JPAC's spokesman, Lt. Col. Wayne Perry, said the group welcomes the information Kuhles provided but that its tight budget requires it to plan out a year in advance which leads to investigate. JPAC has nearly 700 sets of remains to identify at its lab on Hickam Air Force Base in Hawaii, and priority for field expeditions usually goes to sites that are somehow threatened by physical turmoil.

"To those families, it's very important, but that mission is one of thousands for us," Perry said. "Unless that mountainside is going to be developed or something, there's not a reason for us to rush to go there."

John Lenox and the aging relatives of other World War II veterans disagree. His mother is 92, and he'd like the government to return her some remains for a proper military burial of her long-lost husband before she dies.

"I'm selfish, like everyone else would be, too," said Lenox, who has been told that JPAC planned to send a team to his father's wreckage next year. "They are definitely cooperating. We're just one on a list of people who have relatives that are missing."

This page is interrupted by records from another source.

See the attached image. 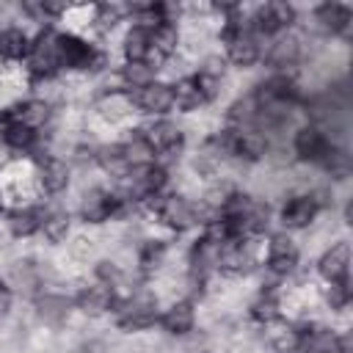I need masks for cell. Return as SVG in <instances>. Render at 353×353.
Returning <instances> with one entry per match:
<instances>
[{"instance_id": "1", "label": "cell", "mask_w": 353, "mask_h": 353, "mask_svg": "<svg viewBox=\"0 0 353 353\" xmlns=\"http://www.w3.org/2000/svg\"><path fill=\"white\" fill-rule=\"evenodd\" d=\"M165 182V171L154 163H143V165H132L124 174V188H127V199H143V196H154Z\"/></svg>"}, {"instance_id": "24", "label": "cell", "mask_w": 353, "mask_h": 353, "mask_svg": "<svg viewBox=\"0 0 353 353\" xmlns=\"http://www.w3.org/2000/svg\"><path fill=\"white\" fill-rule=\"evenodd\" d=\"M41 212H36V210H17V212H11V218H8V226H11V232L17 234V237H28V234H33V232H39L41 229Z\"/></svg>"}, {"instance_id": "14", "label": "cell", "mask_w": 353, "mask_h": 353, "mask_svg": "<svg viewBox=\"0 0 353 353\" xmlns=\"http://www.w3.org/2000/svg\"><path fill=\"white\" fill-rule=\"evenodd\" d=\"M317 215V201L314 196H295L284 204L281 210V221L284 226H292V229H301L306 223H312V218Z\"/></svg>"}, {"instance_id": "23", "label": "cell", "mask_w": 353, "mask_h": 353, "mask_svg": "<svg viewBox=\"0 0 353 353\" xmlns=\"http://www.w3.org/2000/svg\"><path fill=\"white\" fill-rule=\"evenodd\" d=\"M47 116H50V110H47V105L39 102V99H30V102L19 105V108L11 113V119H14L17 124H25V127H30V130H36L39 124H44Z\"/></svg>"}, {"instance_id": "26", "label": "cell", "mask_w": 353, "mask_h": 353, "mask_svg": "<svg viewBox=\"0 0 353 353\" xmlns=\"http://www.w3.org/2000/svg\"><path fill=\"white\" fill-rule=\"evenodd\" d=\"M41 229H44V234H47L52 243H58V240H63V237H66V232H69V215H66V212H61V210H55V212L44 215Z\"/></svg>"}, {"instance_id": "21", "label": "cell", "mask_w": 353, "mask_h": 353, "mask_svg": "<svg viewBox=\"0 0 353 353\" xmlns=\"http://www.w3.org/2000/svg\"><path fill=\"white\" fill-rule=\"evenodd\" d=\"M77 303H80V309L88 312V314H102L105 309H110V303H113V292H110L105 284H97V287L83 290L80 298H77Z\"/></svg>"}, {"instance_id": "28", "label": "cell", "mask_w": 353, "mask_h": 353, "mask_svg": "<svg viewBox=\"0 0 353 353\" xmlns=\"http://www.w3.org/2000/svg\"><path fill=\"white\" fill-rule=\"evenodd\" d=\"M251 314H254L259 323H270V320H276V314H279V303H276V298H273V295H259V298L254 301V306H251Z\"/></svg>"}, {"instance_id": "4", "label": "cell", "mask_w": 353, "mask_h": 353, "mask_svg": "<svg viewBox=\"0 0 353 353\" xmlns=\"http://www.w3.org/2000/svg\"><path fill=\"white\" fill-rule=\"evenodd\" d=\"M99 55L77 36H58V61L69 69H88Z\"/></svg>"}, {"instance_id": "30", "label": "cell", "mask_w": 353, "mask_h": 353, "mask_svg": "<svg viewBox=\"0 0 353 353\" xmlns=\"http://www.w3.org/2000/svg\"><path fill=\"white\" fill-rule=\"evenodd\" d=\"M149 74H152V72H149V63H130V66L124 69V77H127L135 88H141V85L152 83V80H149Z\"/></svg>"}, {"instance_id": "16", "label": "cell", "mask_w": 353, "mask_h": 353, "mask_svg": "<svg viewBox=\"0 0 353 353\" xmlns=\"http://www.w3.org/2000/svg\"><path fill=\"white\" fill-rule=\"evenodd\" d=\"M149 36H152V58L163 61V58H168L174 52V47H176V28L171 22L160 19V25L149 28Z\"/></svg>"}, {"instance_id": "3", "label": "cell", "mask_w": 353, "mask_h": 353, "mask_svg": "<svg viewBox=\"0 0 353 353\" xmlns=\"http://www.w3.org/2000/svg\"><path fill=\"white\" fill-rule=\"evenodd\" d=\"M226 52L229 61L237 66H251L259 58V44L254 39V33L243 30V28H229L226 30Z\"/></svg>"}, {"instance_id": "17", "label": "cell", "mask_w": 353, "mask_h": 353, "mask_svg": "<svg viewBox=\"0 0 353 353\" xmlns=\"http://www.w3.org/2000/svg\"><path fill=\"white\" fill-rule=\"evenodd\" d=\"M171 91H174V105L179 110H196L201 102H207V97H204V91H201L196 77L179 80L176 85H171Z\"/></svg>"}, {"instance_id": "13", "label": "cell", "mask_w": 353, "mask_h": 353, "mask_svg": "<svg viewBox=\"0 0 353 353\" xmlns=\"http://www.w3.org/2000/svg\"><path fill=\"white\" fill-rule=\"evenodd\" d=\"M116 207H119L116 196H110L105 190H91L83 199V218L88 223H102V221H108L116 212Z\"/></svg>"}, {"instance_id": "22", "label": "cell", "mask_w": 353, "mask_h": 353, "mask_svg": "<svg viewBox=\"0 0 353 353\" xmlns=\"http://www.w3.org/2000/svg\"><path fill=\"white\" fill-rule=\"evenodd\" d=\"M28 52H30V47H28V36L22 30H17V28L0 30V55L17 61V58H25Z\"/></svg>"}, {"instance_id": "29", "label": "cell", "mask_w": 353, "mask_h": 353, "mask_svg": "<svg viewBox=\"0 0 353 353\" xmlns=\"http://www.w3.org/2000/svg\"><path fill=\"white\" fill-rule=\"evenodd\" d=\"M295 55H298V44H295L292 39H284V41L273 44V63L287 66V61L292 63V61H295Z\"/></svg>"}, {"instance_id": "5", "label": "cell", "mask_w": 353, "mask_h": 353, "mask_svg": "<svg viewBox=\"0 0 353 353\" xmlns=\"http://www.w3.org/2000/svg\"><path fill=\"white\" fill-rule=\"evenodd\" d=\"M30 66L41 74H47V72H52V69H58L61 66V61H58V33H52V30H44L39 39H36V44L30 47Z\"/></svg>"}, {"instance_id": "7", "label": "cell", "mask_w": 353, "mask_h": 353, "mask_svg": "<svg viewBox=\"0 0 353 353\" xmlns=\"http://www.w3.org/2000/svg\"><path fill=\"white\" fill-rule=\"evenodd\" d=\"M141 141L152 149V152H160V154H171L182 146V132L168 124V121H160V124H152L146 127V132L141 135Z\"/></svg>"}, {"instance_id": "33", "label": "cell", "mask_w": 353, "mask_h": 353, "mask_svg": "<svg viewBox=\"0 0 353 353\" xmlns=\"http://www.w3.org/2000/svg\"><path fill=\"white\" fill-rule=\"evenodd\" d=\"M11 306V292H8V287L0 281V312H6Z\"/></svg>"}, {"instance_id": "19", "label": "cell", "mask_w": 353, "mask_h": 353, "mask_svg": "<svg viewBox=\"0 0 353 353\" xmlns=\"http://www.w3.org/2000/svg\"><path fill=\"white\" fill-rule=\"evenodd\" d=\"M314 19L320 22V28H323V30L339 33V30H345V28H347V22H350V11H347L345 6H339V3H325V6H320V8H317Z\"/></svg>"}, {"instance_id": "11", "label": "cell", "mask_w": 353, "mask_h": 353, "mask_svg": "<svg viewBox=\"0 0 353 353\" xmlns=\"http://www.w3.org/2000/svg\"><path fill=\"white\" fill-rule=\"evenodd\" d=\"M295 262H298L295 243L290 237H284V234H276L270 240V245H268V268L273 273H290L295 268Z\"/></svg>"}, {"instance_id": "25", "label": "cell", "mask_w": 353, "mask_h": 353, "mask_svg": "<svg viewBox=\"0 0 353 353\" xmlns=\"http://www.w3.org/2000/svg\"><path fill=\"white\" fill-rule=\"evenodd\" d=\"M99 163H102V168H105V171L119 174V176H124V174L130 171V163H127V152H124V146H105V149L99 152Z\"/></svg>"}, {"instance_id": "27", "label": "cell", "mask_w": 353, "mask_h": 353, "mask_svg": "<svg viewBox=\"0 0 353 353\" xmlns=\"http://www.w3.org/2000/svg\"><path fill=\"white\" fill-rule=\"evenodd\" d=\"M3 138H6V143H8V146H14V149H28V146L36 141V130H30V127H25V124H17V121H11V124L6 127V132H3Z\"/></svg>"}, {"instance_id": "20", "label": "cell", "mask_w": 353, "mask_h": 353, "mask_svg": "<svg viewBox=\"0 0 353 353\" xmlns=\"http://www.w3.org/2000/svg\"><path fill=\"white\" fill-rule=\"evenodd\" d=\"M41 185L50 193H61L69 185V168H66V163L58 160V157L44 160V165H41Z\"/></svg>"}, {"instance_id": "9", "label": "cell", "mask_w": 353, "mask_h": 353, "mask_svg": "<svg viewBox=\"0 0 353 353\" xmlns=\"http://www.w3.org/2000/svg\"><path fill=\"white\" fill-rule=\"evenodd\" d=\"M347 268H350V248L347 243H336L328 248L320 259V276L334 284V281H347Z\"/></svg>"}, {"instance_id": "31", "label": "cell", "mask_w": 353, "mask_h": 353, "mask_svg": "<svg viewBox=\"0 0 353 353\" xmlns=\"http://www.w3.org/2000/svg\"><path fill=\"white\" fill-rule=\"evenodd\" d=\"M347 281H334L331 284V292H328V298H331V306H345L347 303Z\"/></svg>"}, {"instance_id": "8", "label": "cell", "mask_w": 353, "mask_h": 353, "mask_svg": "<svg viewBox=\"0 0 353 353\" xmlns=\"http://www.w3.org/2000/svg\"><path fill=\"white\" fill-rule=\"evenodd\" d=\"M154 320H157V314H154V303L149 298H132V301H127L124 309H121V314H119V325L127 328V331L149 328Z\"/></svg>"}, {"instance_id": "18", "label": "cell", "mask_w": 353, "mask_h": 353, "mask_svg": "<svg viewBox=\"0 0 353 353\" xmlns=\"http://www.w3.org/2000/svg\"><path fill=\"white\" fill-rule=\"evenodd\" d=\"M193 320H196V314H193V306H190L188 301L174 303V306L160 317V323H163V328H165L168 334H188V331L193 328Z\"/></svg>"}, {"instance_id": "12", "label": "cell", "mask_w": 353, "mask_h": 353, "mask_svg": "<svg viewBox=\"0 0 353 353\" xmlns=\"http://www.w3.org/2000/svg\"><path fill=\"white\" fill-rule=\"evenodd\" d=\"M328 149H331V143L323 135V130H317V127L298 130V135H295V152L303 160H323L328 154Z\"/></svg>"}, {"instance_id": "6", "label": "cell", "mask_w": 353, "mask_h": 353, "mask_svg": "<svg viewBox=\"0 0 353 353\" xmlns=\"http://www.w3.org/2000/svg\"><path fill=\"white\" fill-rule=\"evenodd\" d=\"M135 102L146 113H165L168 108H174V91H171V85L152 80L135 91Z\"/></svg>"}, {"instance_id": "32", "label": "cell", "mask_w": 353, "mask_h": 353, "mask_svg": "<svg viewBox=\"0 0 353 353\" xmlns=\"http://www.w3.org/2000/svg\"><path fill=\"white\" fill-rule=\"evenodd\" d=\"M160 254H163V245H160V243H157V245H146V251H143V265H152V259L157 262Z\"/></svg>"}, {"instance_id": "2", "label": "cell", "mask_w": 353, "mask_h": 353, "mask_svg": "<svg viewBox=\"0 0 353 353\" xmlns=\"http://www.w3.org/2000/svg\"><path fill=\"white\" fill-rule=\"evenodd\" d=\"M157 218L171 229H188L199 221V210L185 196H165L157 204Z\"/></svg>"}, {"instance_id": "15", "label": "cell", "mask_w": 353, "mask_h": 353, "mask_svg": "<svg viewBox=\"0 0 353 353\" xmlns=\"http://www.w3.org/2000/svg\"><path fill=\"white\" fill-rule=\"evenodd\" d=\"M124 55L130 63H149L152 58V36H149V28L138 25L127 33L124 39Z\"/></svg>"}, {"instance_id": "10", "label": "cell", "mask_w": 353, "mask_h": 353, "mask_svg": "<svg viewBox=\"0 0 353 353\" xmlns=\"http://www.w3.org/2000/svg\"><path fill=\"white\" fill-rule=\"evenodd\" d=\"M290 22H292V8H290L287 3H268V6H262V8L256 11V17H254V30L270 36V33L287 28Z\"/></svg>"}]
</instances>
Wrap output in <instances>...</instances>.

As for Kuhles, he left Oct. 26 for another two-month mission to India, where he's following up on several leads. He said he's tried to get funding for these efforts, which cost more than $20,000 each, from the U.S. government, Veterans of Foreign Wars groups and such noted MIA/POW advocates as former presidential candidate H. Ross Perot. To date, he said, he's received only some donations from grateful survivors that amount to about half the cost of one mission.

"He is one of the nation's great humanitarians," Zaetz said. "He's been doing this on his own dime, he goes out himself into very, very difficult areas of the world, potentially very dangerous, where he gets bitten by cobras and stuff like that, and he does this out of a sense of obligation that the families of these men who went missing in that theater of war deserve some sense of closure."